◆ **Soal Latihan 1**
Ubah skala bagian catatan yang dimulai dari baris yang memuat "How far is the point" hingga akhir catatan, dengan kedua ujungnya ikut: tulis ulang semua baris itu beserta permintaannya. Kalikan setiap angka di dalam jawaban, baik nilai jarak maupun koordinat, dengan 1,9, lalu bulatkan ke jumlah desimal semula dengan setengah dibulatkan ke atas.

**********

Kewajiban dari seorang suami pada dasarnya adalah menafkahi istri dan juga anak anaknya. Akan tetapi sekarang ini, ada masanya istri yang menjadi tulang punggung dan mencari nafkah yang dilakukan karena berbagai alasan berbeda beda. Sebenarnya, istri yang mencari nafkah sudah ada sejak masa Nabi Muhammad SAW yakni istri dari sahabat Rasulullah bernama Zainab ats Tsaqafiyyah yang merupakan perempuan tangguh dan memiliki bisnis sebagai pengrajin. Lalu, untuk sekarang ini, apakah hukum istri yang menafkahi suami menurut ajaran agama Islam?.
“Bertakwalah kepada Allah pada (penunaian hak-hak) para wanita, karena kalian sesungguhnya telah mengambil mereka dengan amanah Allah dan kalian menghalalkan kemaluan mereka dengan kalimat Allah. Kewajiban istri terhadap suami dalam Islam bagi kalian adalah tidak boleh permadani kalian ditempati oleh seorangpun yang kalian tidak sukai. Jika mereka melakukan demikian, pukullah mereka dengan pukulan yang tidak menyakiti. Kewajiban kalian bagi istri kalian adalah memberi mereka nafkah dan pakaian dengan cara yang ma’ruf.” (HR.Muslim)
Sebenarnya, kewajiban suami untuk mencari nafkah tidak akan pernah berubah dan Allah SWT juga berfirman pada surat an Nisaa ayat 34, “Kaum laki-laki adalah pemimpin bagi kaum wanita, oleh karena Allah telah melebihkan sebagian mereka (laki-laki) atas sebagian yang lain (wanita). Dan karena mereka (laki-laki) menafkahkan sebagian harta mereka.”
Pada ayat diatas dikatakan jika kewajiban dalam rumah tangga untuk urusan memberi nafkah adalah tugas dari seorang laki laki dan sudah sepantasnya untuk suami berusaha sekuat tenaga dalam mencari nafkah untuk istri. Meskipun jalan yang harus dilewati cukup sulit, bukan berarti jika suami tidak mau bekerja khususnya jika dilakukan dengan sengaja maka hal tersebut masuk dalam perbuatan dosa besar dalam Islam.

**********

◆ **Soal Latihan 2**
Lanjutkan tulisan sumber tentang hukum istri menafkahi suami dalam Islam, mulai setelah kalimat terakhirnya.

**********

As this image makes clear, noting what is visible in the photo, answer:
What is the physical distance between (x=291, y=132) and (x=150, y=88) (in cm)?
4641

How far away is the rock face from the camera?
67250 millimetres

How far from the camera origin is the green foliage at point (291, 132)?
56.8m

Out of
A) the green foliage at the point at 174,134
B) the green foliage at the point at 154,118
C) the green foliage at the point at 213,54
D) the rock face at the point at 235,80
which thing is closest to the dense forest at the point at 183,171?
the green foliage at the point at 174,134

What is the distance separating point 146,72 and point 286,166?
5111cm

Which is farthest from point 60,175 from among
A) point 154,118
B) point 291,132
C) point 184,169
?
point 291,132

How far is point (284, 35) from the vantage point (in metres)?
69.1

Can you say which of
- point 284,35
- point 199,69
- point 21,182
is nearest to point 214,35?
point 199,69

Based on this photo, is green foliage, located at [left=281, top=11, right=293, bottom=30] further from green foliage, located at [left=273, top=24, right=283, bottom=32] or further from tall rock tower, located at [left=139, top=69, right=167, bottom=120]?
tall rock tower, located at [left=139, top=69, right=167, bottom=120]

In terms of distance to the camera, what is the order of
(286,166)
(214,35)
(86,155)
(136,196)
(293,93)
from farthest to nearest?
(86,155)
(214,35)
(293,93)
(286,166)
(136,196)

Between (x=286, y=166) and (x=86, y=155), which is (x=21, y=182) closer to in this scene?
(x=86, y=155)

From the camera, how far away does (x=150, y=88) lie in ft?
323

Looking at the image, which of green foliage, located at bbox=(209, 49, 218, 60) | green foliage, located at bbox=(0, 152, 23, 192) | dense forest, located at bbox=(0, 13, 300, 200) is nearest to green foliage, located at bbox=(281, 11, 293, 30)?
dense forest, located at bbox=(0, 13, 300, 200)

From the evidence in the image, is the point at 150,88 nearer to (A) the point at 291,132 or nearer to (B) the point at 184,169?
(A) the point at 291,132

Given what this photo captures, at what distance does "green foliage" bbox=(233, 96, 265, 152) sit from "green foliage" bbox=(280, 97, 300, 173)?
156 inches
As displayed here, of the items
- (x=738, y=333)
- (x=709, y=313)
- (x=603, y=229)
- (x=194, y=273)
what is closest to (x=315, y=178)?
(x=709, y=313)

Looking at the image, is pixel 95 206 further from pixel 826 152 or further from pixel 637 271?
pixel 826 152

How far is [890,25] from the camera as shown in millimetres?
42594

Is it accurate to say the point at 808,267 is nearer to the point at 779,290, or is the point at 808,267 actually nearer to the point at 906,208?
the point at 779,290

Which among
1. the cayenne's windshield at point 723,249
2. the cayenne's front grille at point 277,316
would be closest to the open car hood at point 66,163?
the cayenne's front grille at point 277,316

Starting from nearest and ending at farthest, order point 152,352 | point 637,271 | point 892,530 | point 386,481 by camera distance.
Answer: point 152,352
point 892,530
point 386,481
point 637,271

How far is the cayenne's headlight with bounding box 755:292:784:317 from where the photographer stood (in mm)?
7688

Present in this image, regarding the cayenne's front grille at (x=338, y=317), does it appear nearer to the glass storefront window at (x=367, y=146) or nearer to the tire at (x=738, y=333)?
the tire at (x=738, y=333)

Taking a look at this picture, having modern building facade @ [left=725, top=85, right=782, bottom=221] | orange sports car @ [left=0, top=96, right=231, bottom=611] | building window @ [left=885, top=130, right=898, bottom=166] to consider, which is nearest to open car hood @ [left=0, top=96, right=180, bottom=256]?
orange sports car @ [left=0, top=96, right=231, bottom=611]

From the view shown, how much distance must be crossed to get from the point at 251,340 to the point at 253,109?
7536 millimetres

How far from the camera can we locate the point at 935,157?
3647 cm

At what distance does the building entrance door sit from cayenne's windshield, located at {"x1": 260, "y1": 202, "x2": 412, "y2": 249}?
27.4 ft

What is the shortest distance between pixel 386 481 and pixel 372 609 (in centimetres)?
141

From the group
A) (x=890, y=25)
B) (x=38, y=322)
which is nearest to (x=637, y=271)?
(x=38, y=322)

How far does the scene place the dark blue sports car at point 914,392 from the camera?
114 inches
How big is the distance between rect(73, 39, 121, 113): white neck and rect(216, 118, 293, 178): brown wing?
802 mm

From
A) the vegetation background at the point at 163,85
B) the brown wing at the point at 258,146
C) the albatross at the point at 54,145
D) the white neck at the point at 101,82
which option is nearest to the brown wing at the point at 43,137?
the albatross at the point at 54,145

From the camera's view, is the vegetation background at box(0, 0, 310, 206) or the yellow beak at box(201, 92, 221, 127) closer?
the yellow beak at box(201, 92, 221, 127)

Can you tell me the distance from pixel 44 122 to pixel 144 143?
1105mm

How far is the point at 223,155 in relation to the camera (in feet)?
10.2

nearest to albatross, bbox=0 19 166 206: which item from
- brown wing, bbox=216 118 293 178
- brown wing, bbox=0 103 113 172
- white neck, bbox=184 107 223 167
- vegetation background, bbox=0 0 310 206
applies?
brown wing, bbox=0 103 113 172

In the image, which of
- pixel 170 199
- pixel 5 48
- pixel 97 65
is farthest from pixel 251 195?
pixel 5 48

**********

◆ **Jawaban Latihan 1**
How far is the point at 223,155 in relation to the camera (in feet)?
19.4

nearest to albatross, bbox=0 19 166 206: which item from
- brown wing, bbox=216 118 293 178
- brown wing, bbox=0 103 113 172
- white neck, bbox=184 107 223 167
- vegetation background, bbox=0 0 310 206
applies?
brown wing, bbox=0 196 215 327

In the image, which of
- pixel 170 199
- pixel 5 48
- pixel 97 65
is farthest from pixel 251 195?
pixel 10 91

◆ **Jawaban Latihan 2**
Rasulullah SAW bersabda, “Cukuplah seseorang itu dikatakan berdosa jika menahan makan (upah dan sebagainya) orang yang menjadi tanggungannya.” (HR Muslim).
“Hendaklah orang yang mampu memberi nafkah menurut kemampuannya. Dan orang yang disempitkan rezekinya hendaklah memberi nafkah dari harta dalam Islam yang diberikan Allah kepadanya. Allah tidak memikulkan beban kepada seseorang melainkan sekedar apa yang Allah berikan kepadanya. Allah kelak akan memberikan kelapangan sesudah kesempitan” (QS At-Talaq 7)
Status Penghasilan istri
Harta yang dihasilkan dari jerih payah istri adalah hak sepenuhnya bagi istri dan jika digunakan untuk menafkahi suami serta anak anak maka hal tersebut termasuk sedekah dan perbuatan yang mulia. “Apabila seorang Muslim memberikan nafkah kepada keluarganya dan dia mengharap pahala darinya maka itu bernilai sedekah.” (HR Bukhari)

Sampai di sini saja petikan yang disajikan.